• Task: Tally the lines in the listing below that contain the string "pixel". Reply with the number alone.

• Task data:
☆ ☆ ☆ ☆ ☆ ☆ ☆

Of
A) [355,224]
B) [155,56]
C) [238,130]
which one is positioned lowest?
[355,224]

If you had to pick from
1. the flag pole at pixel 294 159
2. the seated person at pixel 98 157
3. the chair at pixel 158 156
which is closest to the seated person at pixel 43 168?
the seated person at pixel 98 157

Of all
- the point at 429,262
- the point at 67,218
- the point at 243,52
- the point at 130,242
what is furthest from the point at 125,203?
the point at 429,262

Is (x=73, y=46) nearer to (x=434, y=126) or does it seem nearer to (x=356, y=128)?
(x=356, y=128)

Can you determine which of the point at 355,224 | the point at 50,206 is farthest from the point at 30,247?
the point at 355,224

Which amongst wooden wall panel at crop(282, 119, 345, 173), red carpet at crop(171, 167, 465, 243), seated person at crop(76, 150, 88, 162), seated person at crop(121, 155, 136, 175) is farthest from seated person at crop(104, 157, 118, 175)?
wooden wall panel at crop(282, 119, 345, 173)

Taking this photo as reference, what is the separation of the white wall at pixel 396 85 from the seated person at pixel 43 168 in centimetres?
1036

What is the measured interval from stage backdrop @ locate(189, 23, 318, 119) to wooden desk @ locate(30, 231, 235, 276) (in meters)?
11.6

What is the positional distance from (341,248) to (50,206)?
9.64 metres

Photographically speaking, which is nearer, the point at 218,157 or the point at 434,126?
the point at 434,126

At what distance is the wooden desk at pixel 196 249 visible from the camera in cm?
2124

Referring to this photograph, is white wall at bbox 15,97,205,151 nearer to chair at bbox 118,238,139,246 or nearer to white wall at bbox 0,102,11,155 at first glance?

☆ ☆ ☆ ☆ ☆ ☆ ☆

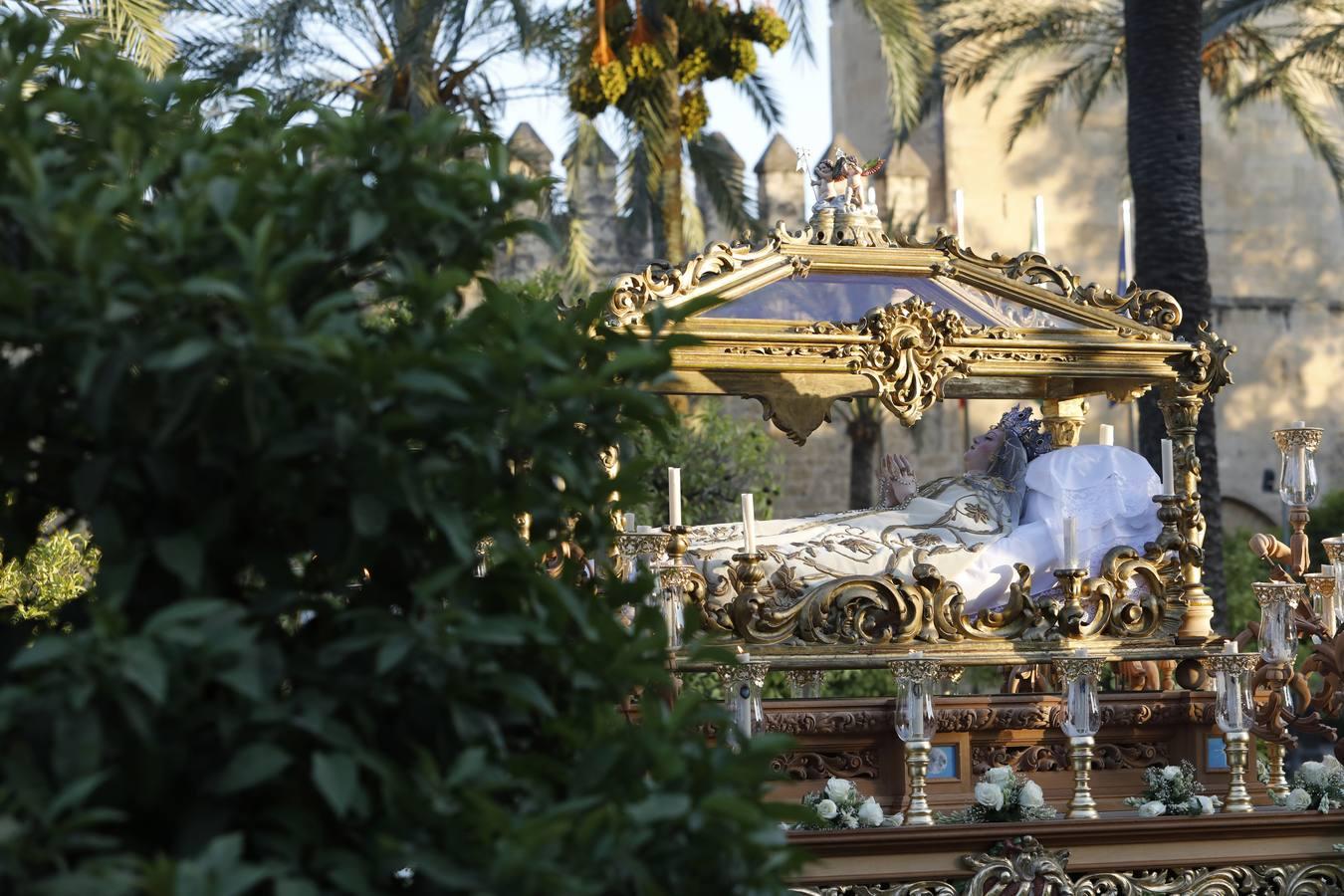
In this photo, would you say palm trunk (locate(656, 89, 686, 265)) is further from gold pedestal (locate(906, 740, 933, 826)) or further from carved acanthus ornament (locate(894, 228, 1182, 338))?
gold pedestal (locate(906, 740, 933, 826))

☆ ☆ ☆ ☆ ☆ ☆ ☆

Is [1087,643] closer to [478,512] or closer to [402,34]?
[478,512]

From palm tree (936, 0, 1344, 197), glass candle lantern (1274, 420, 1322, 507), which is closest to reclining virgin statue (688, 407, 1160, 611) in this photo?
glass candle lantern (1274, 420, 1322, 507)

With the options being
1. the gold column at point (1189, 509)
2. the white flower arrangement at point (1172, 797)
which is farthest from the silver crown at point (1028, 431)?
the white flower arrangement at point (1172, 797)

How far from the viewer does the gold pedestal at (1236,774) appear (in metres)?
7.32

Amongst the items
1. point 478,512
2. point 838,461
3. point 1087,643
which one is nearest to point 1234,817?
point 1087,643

☆ ☆ ☆ ☆ ☆ ☆ ☆

• Answer to this exercise: 7